The Israeli military said it was "conducting a thorough review at the highest levels to understand the circumstances of this tragic incident", adding it had been "working closely with WCK".

Spain's Prime Minister Peddro Sanchez demanded Israel explain the "brutal" strike, and Polish Foreign Minister Radoslaw Sikorski asked the Israeli ambassador for "urgent explanations".

Australian Prime Minister Anthony Albanese also condemned the "completely unacceptable" attack.

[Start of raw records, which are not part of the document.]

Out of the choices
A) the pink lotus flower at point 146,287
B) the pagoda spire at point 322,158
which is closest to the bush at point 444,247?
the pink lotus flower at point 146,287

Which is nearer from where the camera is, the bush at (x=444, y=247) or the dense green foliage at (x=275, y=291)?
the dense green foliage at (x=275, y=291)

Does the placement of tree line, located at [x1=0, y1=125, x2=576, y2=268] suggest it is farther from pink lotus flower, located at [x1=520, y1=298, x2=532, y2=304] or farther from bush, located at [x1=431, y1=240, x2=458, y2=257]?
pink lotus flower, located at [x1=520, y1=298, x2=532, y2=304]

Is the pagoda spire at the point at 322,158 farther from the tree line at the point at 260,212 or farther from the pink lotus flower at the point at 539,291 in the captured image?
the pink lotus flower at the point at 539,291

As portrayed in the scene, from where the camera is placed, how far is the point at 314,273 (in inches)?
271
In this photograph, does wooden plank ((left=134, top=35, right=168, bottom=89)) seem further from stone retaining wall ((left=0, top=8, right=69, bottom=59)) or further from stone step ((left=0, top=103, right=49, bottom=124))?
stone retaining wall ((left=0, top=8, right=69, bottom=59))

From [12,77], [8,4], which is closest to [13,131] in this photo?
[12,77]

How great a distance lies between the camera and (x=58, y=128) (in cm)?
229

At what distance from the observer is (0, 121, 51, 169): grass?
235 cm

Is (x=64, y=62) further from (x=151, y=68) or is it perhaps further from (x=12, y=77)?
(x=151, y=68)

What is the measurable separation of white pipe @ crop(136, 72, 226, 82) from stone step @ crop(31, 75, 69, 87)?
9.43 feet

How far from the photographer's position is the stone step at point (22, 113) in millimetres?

- Strike on Iran mission -

The Gaza war has heightened fears of a wider regional conflagration, as Israel has exchanged fire with Iran-backed Hezbollah in Lebanon and violence has flared in Iraq, Syria and Yemen.

Those fears intensified with the strikes in Damascus in which 11 people were killed according to Britain-based monitoring group the Syrian Observatory for Human Rights.

Iran's Islamic Revolutionary Guard Corps said seven of its members were killed, including the Brigadiers General Mohammad Reza Zahedi and Mohammad Hadi Haji Rahimi.

Israel did not comment, but Iran's Foreign Minister Hossein Amir-Abdollahian blamed it as well as its ally the United States, saying that "the Americans must take responsibility".

The UN Security Council was to discuss the strike later Tuesday at a meeting requested by Damascus ally Moscow.

Iranian President Ebrahim Raisi vowed that the "inhuman, aggressive and despicable act ... will not go unanswered".